From late night talk show appearances, to virtual performances paid for by sponsors and media outlets, to pricey drive-in concerts in vacant lots across the country, it seems booking agents have been doing just about anything to get their audience back. Die-hard fans have no problem guinea-pigging these tactics if it means suppressing their withdrawals. But for the vast majority, the execution lacks the vigor needed to classify itself as a live concert. Concertgoers tightly grip onto the proclamation that festivals and tours will start again in late summer/early fall of 2021. But, after taking a hard look in the mirror, industry leaders are reconsidering taking this postponement into the realms of 2022.
The music industry has always been one of the most unpredictable and competitive markets to work in. This pandemic is just another, rather large, attest for its instability. Looking ahead, there are a lot of changes on its horizon. From my most sincere perspective, the industry will never be what it was for a multitude of reasons.
For starters, many patrons will have a general mistrust of tight, crowded spaces, for the next couple of years. 2020 has enlisted more germaphobia and disease-trauma in humans than ever before. With speculations of a mystery vaccine churning internationally, music professionals have hinted towards the general understanding that there is no safe way to return to live music without a cure. And with our current governing powers, how likely is everyone to trust this miracle injectable?

Additionally, as concerts return “back to normal”, administrators will be forced to jack up prices to level-out months’ worth of lost revenue. Predictably, most festivals will have the same level of inclusivity and budgeting as, let’s say, a Coachella. Social distancing precautions are likely to remain for the foreseeable future, so naturally, promoters and venue owners will shrink their capacity requirements, inadvertently hiking prices by the hundreds. Also, current venues do not adhere to the new capacity rules established across the country and are not subject to change any time soon; all the more reason to create costly restrictions. The live experience will be seen as a valuable and luxury concept only to be touched by those willing to pay the price.

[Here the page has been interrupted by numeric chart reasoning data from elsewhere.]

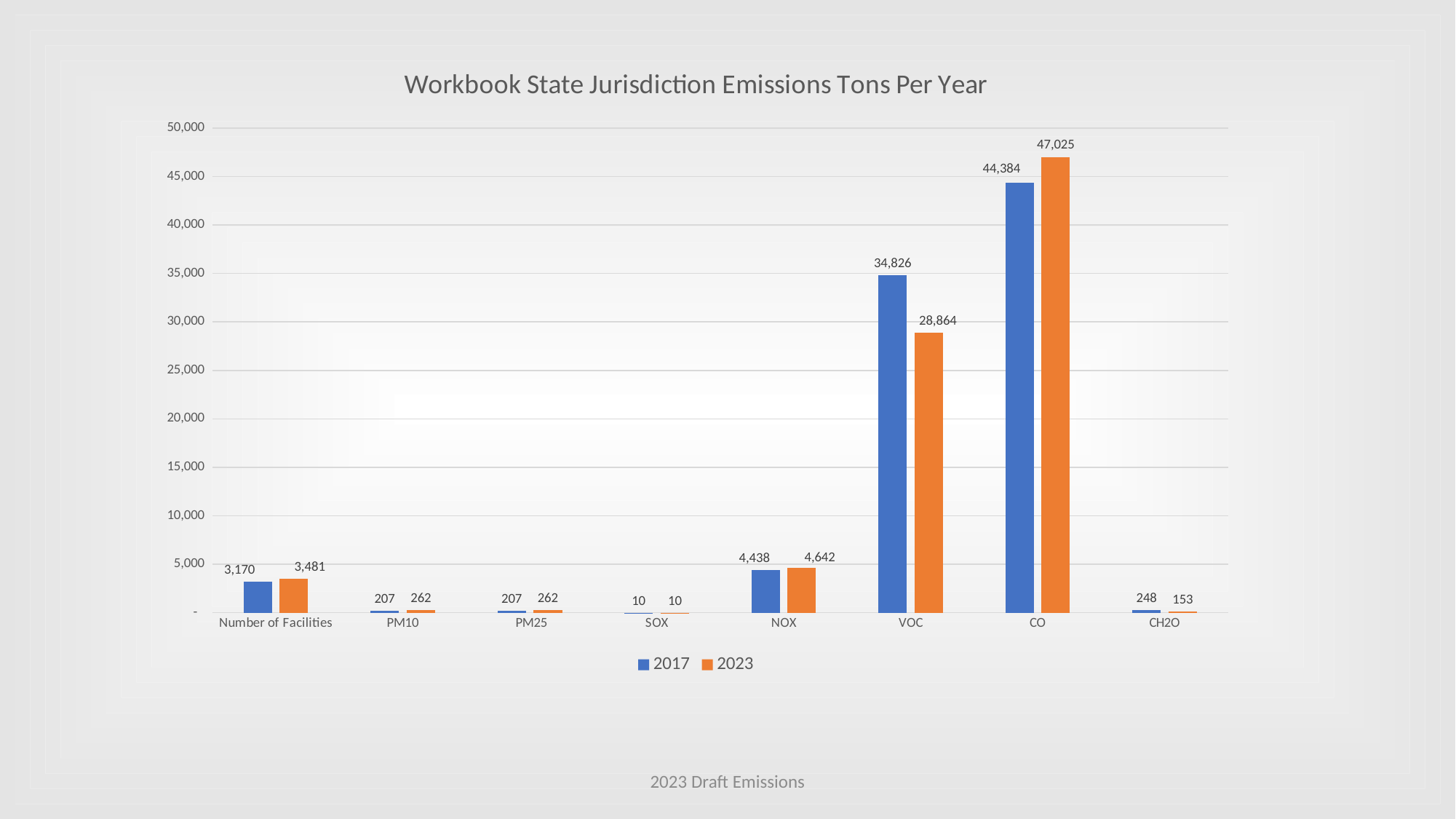
How many categories are shown on the x axis? 8 What is the difference between the 2023 and 2017 values for CO? 2,641 Which is larger for NOX, the 2017 value or the 2023 value? 2023 What is the 2017 value for VOC? 34,826 Which category has the lowest 2023 value? SOX Which category has the highest 2017 value? CO What is the 2023 value for CO? 47,025 What is the difference between the 2017 and 2023 values for VOC? 5,962 Is the 2023 value for VOC greater or less than 30,000? less What type of chart is shown? bar chart How many series does the legend list? 2 What is the 2023 value for CH2O? 153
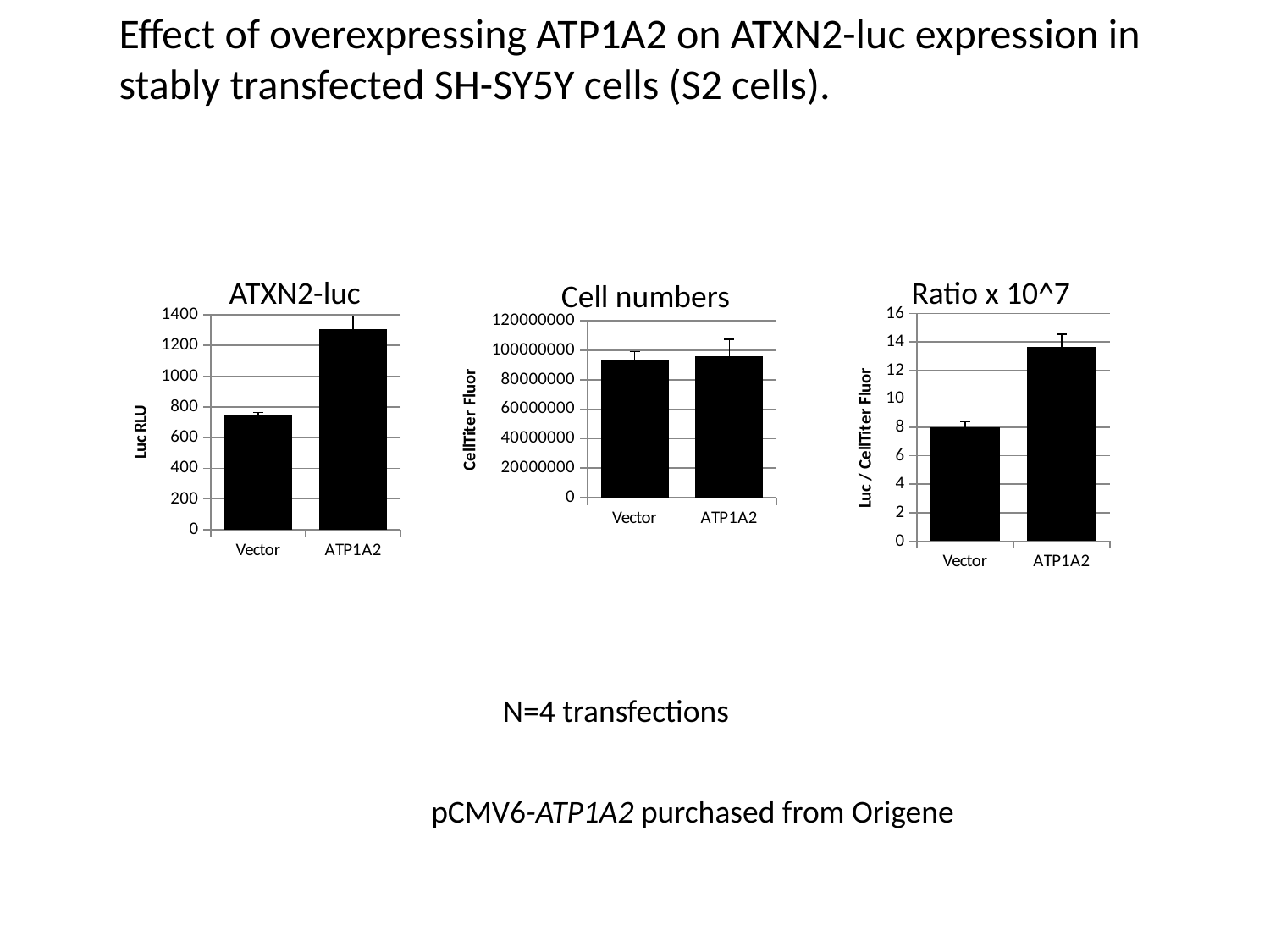
In the Ratio x 10^7 chart, is the value for Vector greater or less than 10? less In the Cell numbers chart, is the value for Vector greater or less than 80000000? greater In the Cell numbers chart, is the value for ATP1A2 greater or less than 100000000? less What is the y-axis title of the Ratio x 10^7 chart? Luc / CellTiter Fluor How many categories are shown on the x axis of the ATXN2-luc chart? 2 In the Ratio x 10^7 chart, which category has the lower bar? Vector In the ATXN2-luc chart, which category has the higher bar? ATP1A2 What kind of chart is the Cell numbers chart? bar chart What is the y-axis title of the ATXN2-luc chart? Luc RLU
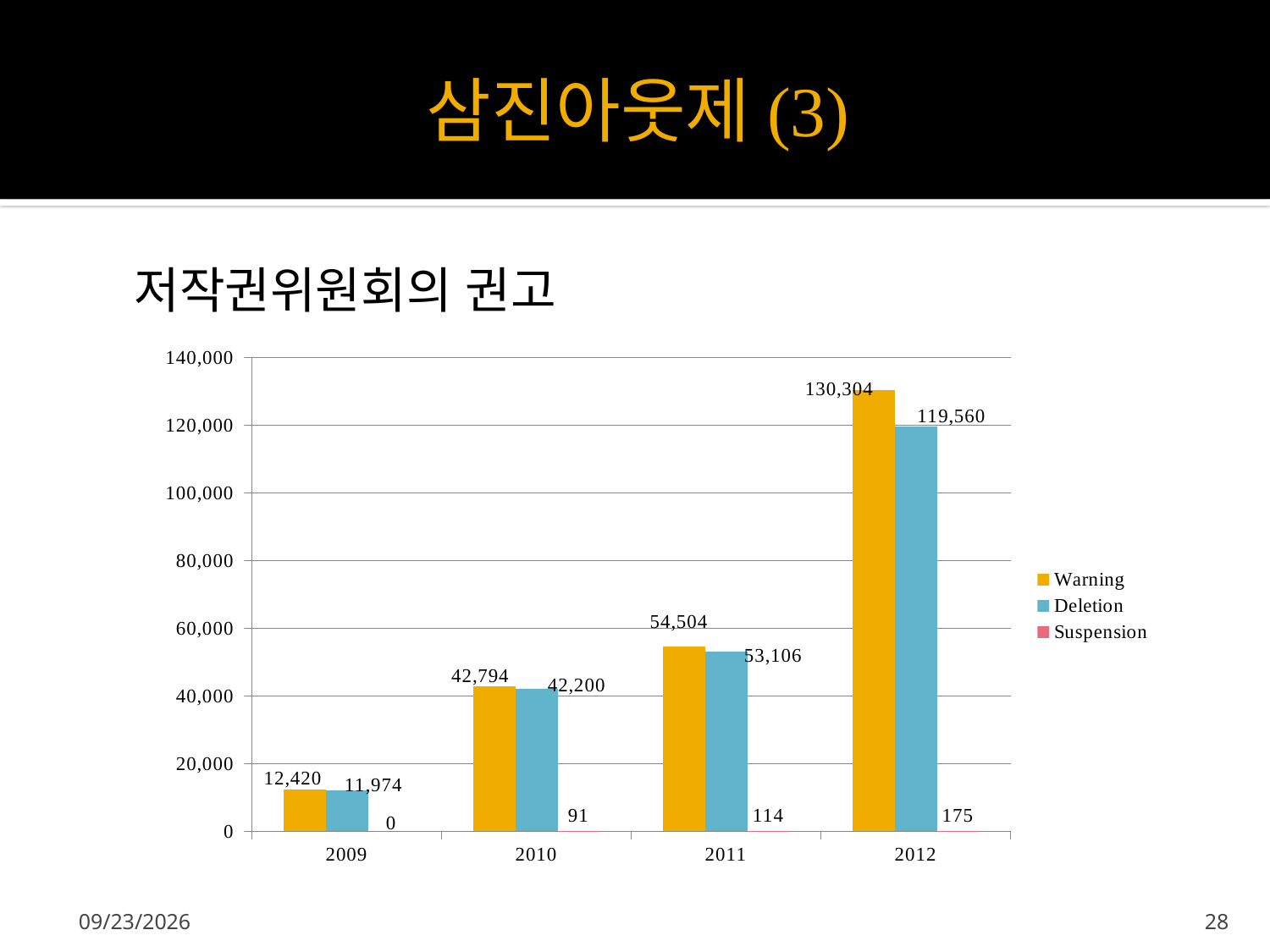
How many years are shown on the x axis? 4 What is the Suspension value for 2011? 114 Which year has the lowest Deletion value? 2009 Which year has the highest Warning value? 2012 Is the Deletion value for 2012 greater or less than 100,000? greater What is the difference between the Warning and Deletion values in 2012? 10,744 What kind of chart is shown on the slide? bar chart What is the Deletion value for 2010? 42,200 Which is larger in 2011, the Warning value or the Deletion value? Warning Do the Warning values rise or fall from 2009 to 2012? rise What is the Warning value for 2012? 130,304 How many series does the legend list? 3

I strongly believe the world is asking all the wrong questions. This is not an argument of when the live music industry will return back to normal/safely restart again. That idea no longer exists as far as I can see. A more productive conversation is how we can build new, treasured experiences with the cards we have been dealt. Despite the music industry taking the biggest hit in terms of finances, and general adjustments, the silver lining is that we have the ability to learn and adapt to these changes. This new model can present a more clean and equal-opportunity space most concerts and festivals greatly lacked before Coronavirus. On the precipice of a new generation of innovators, activists, and forward-thinking leaders, who says there isn’t room for a new beginning for the live entertainment experience.